(Task item):
What do the lines from the top of the data through the line with "Vietnam;Lao, site loc_0531, 2020-08-06" say? Quote them exactly and include both ends.

(Data for this exercise):
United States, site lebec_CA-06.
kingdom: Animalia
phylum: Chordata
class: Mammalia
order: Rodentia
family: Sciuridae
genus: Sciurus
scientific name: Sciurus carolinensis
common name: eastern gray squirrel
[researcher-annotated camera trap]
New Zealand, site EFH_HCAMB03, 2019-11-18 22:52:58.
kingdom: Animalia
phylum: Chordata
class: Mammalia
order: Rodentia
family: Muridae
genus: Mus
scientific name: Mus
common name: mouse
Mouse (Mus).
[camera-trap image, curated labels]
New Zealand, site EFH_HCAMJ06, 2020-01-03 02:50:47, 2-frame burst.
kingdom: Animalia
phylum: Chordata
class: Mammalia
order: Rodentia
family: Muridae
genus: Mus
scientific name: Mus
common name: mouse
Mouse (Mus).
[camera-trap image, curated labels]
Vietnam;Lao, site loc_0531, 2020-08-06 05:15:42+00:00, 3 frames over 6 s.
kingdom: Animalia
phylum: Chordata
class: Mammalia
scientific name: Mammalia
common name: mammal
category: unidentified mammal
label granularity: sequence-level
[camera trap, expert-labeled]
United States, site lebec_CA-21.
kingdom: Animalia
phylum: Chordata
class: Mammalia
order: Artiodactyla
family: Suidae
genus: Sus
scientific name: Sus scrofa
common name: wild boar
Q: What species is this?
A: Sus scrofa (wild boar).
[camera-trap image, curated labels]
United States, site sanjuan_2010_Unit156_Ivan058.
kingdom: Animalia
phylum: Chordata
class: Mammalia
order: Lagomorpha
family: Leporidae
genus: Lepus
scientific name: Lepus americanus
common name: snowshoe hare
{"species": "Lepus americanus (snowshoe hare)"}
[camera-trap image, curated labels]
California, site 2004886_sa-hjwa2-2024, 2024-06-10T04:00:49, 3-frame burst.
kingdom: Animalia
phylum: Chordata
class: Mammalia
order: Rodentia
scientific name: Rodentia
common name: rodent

(Task answer):
United States, site lebec_CA-06.
kingdom: Animalia
phylum: Chordata
class: Mammalia
order: Rodentia
family: Sciuridae
genus: Sciurus
scientific name: Sciurus carolinensis
common name: eastern gray squirrel
[researcher-annotated camera trap]
New Zealand, site EFH_HCAMB03, 2019-11-18 22:52:58.
kingdom: Animalia
phylum: Chordata
class: Mammalia
order: Rodentia
family: Muridae
genus: Mus
scientific name: Mus
common name: mouse
Mouse (Mus).
[camera-trap image, curated labels]
New Zealand, site EFH_HCAMJ06, 2020-01-03 02:50:47, 2-frame burst.
kingdom: Animalia
phylum: Chordata
class: Mammalia
order: Rodentia
family: Muridae
genus: Mus
scientific name: Mus
common name: mouse
Mouse (Mus).
[camera-trap image, curated labels]
Vietnam;Lao, site loc_0531, 2020-08-06 05:15:42+00:00, 3 frames over 6 s.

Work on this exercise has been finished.